> [Source passage]
Failback Sample Application to primary managed cluster.
After removing the network fence for the primary managed cluster and rebooting worker nodes, modify the application DRPlacementControl resource on the Hub Cluster and change the action to Relocate to trigger a failback to the preferredCluster.

2. Deploy and Configure ACM for Multisite connectivity

This installation method requires you have three OpenShift clusters that have network reachability between them. For the purposes of this document we will use this reference for the clusters:

Hub cluster is where ACM, ODF Multisite-orchestrator and ODR Hub controllers are installed.
Primary managed cluster is where ODF, ODR Cluster controller, and Applications are installed.
Secondary managed cluster is where ODF, ODR Cluster controller, and Applications are installed.

2.1. Install ACM and MultiClusterHub

Find ACM in OperatorHub on the Hub cluster and follow instructions to install this operator.

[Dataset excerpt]
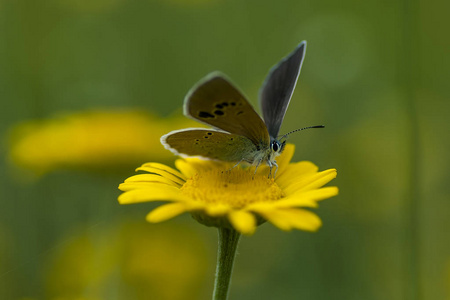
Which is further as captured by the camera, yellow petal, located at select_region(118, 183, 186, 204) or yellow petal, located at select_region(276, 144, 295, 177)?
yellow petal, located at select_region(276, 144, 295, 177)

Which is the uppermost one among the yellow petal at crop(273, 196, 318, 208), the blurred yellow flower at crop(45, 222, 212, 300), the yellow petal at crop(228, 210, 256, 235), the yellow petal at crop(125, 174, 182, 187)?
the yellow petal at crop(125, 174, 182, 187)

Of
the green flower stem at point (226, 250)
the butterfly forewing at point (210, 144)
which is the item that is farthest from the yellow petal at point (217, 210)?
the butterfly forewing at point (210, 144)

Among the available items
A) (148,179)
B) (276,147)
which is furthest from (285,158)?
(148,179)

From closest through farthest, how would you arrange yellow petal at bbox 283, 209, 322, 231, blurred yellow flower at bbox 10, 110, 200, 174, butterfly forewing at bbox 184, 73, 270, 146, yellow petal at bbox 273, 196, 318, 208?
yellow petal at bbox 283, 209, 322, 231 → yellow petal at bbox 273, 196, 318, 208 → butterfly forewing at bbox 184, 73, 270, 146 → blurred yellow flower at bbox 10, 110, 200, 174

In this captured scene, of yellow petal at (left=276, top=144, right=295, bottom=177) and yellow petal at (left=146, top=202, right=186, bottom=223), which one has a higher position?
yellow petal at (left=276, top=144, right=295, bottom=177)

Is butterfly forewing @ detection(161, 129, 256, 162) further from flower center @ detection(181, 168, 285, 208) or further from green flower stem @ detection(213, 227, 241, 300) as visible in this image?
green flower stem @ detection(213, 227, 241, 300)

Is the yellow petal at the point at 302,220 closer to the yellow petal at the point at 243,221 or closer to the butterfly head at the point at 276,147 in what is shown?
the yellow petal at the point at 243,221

> [Written problem A]
Answer these questions from the OpenShift multisite setup passage:
(i) What action should be set in the DRPlacementControl resource to trigger a failback?
(ii) How many OpenShift clusters does the installation method require?
(iii) Where is ACM found for installation?
> [Written problem B]
Does each statement agree with the OpenShift multisite setup passage? Answer yes or no, and quote the words from the passage that decide it.
(i) The ODR Cluster controller is installed on the Hub cluster.
(ii) Worker nodes are rebooted before the failback is triggered.
(iii) Applications are installed on the secondary managed cluster.
> [Written problem C] Continue the OpenShift multisite setup passage from its final sentence.

> [Expected answer A]
(i) Relocate
(ii) Three
(iii) In OperatorHub on the Hub cluster

> [Expected answer B]
(i) No: "Hub cluster is where ACM, ODF Multisite-orchestrator and ODR Hub controllers are installed."
(ii) Yes: "After removing the network fence for the primary managed cluster and rebooting worker nodes"
(iii) Yes: "Secondary managed cluster is where ODF, ODR Cluster controller, and Applications are installed."

> [Expected answer C]
Figure 1. OperatorHub filter for Advanced Cluster Management

Verify that the operator was successfully installed and that the MultiClusterHub is ready to be installed.

Figure 2. ACM Installed Operator

Select MultiClusterHub and use either Form view or YAML view to configure the deployment and select Create.

Most MultiClusterHub deployments can use default settings in the Form view.

Once the deployment is complete you can logon to the ACM console using your OpenShift credentials.

First, find the Route that has been created for the ACM console:

oc get route multicloud-console -n open-cluster-management -o jsonpath --template="https://{.spec.host}/multicloud/clusters{'\n'}"

This will return a route similar to this one.

Example Output:

https://multicloud-console.apps.perf3.example.com/multicloud/clusters

After logging in you should see your local cluster imported.

Figure 3. ACM local cluster imported

2.2. Import or Create Managed clusters

Now that ACM is installed on the Hub cluster it is time to either create or import the Primary managed cluster and the Secondary managed cluster. You should see selections (as in above diagram) for Create cluster and Import cluster. Chose the selection appropriate for your environment. After the managed clusters are successfully created or imported you should see something similar to below.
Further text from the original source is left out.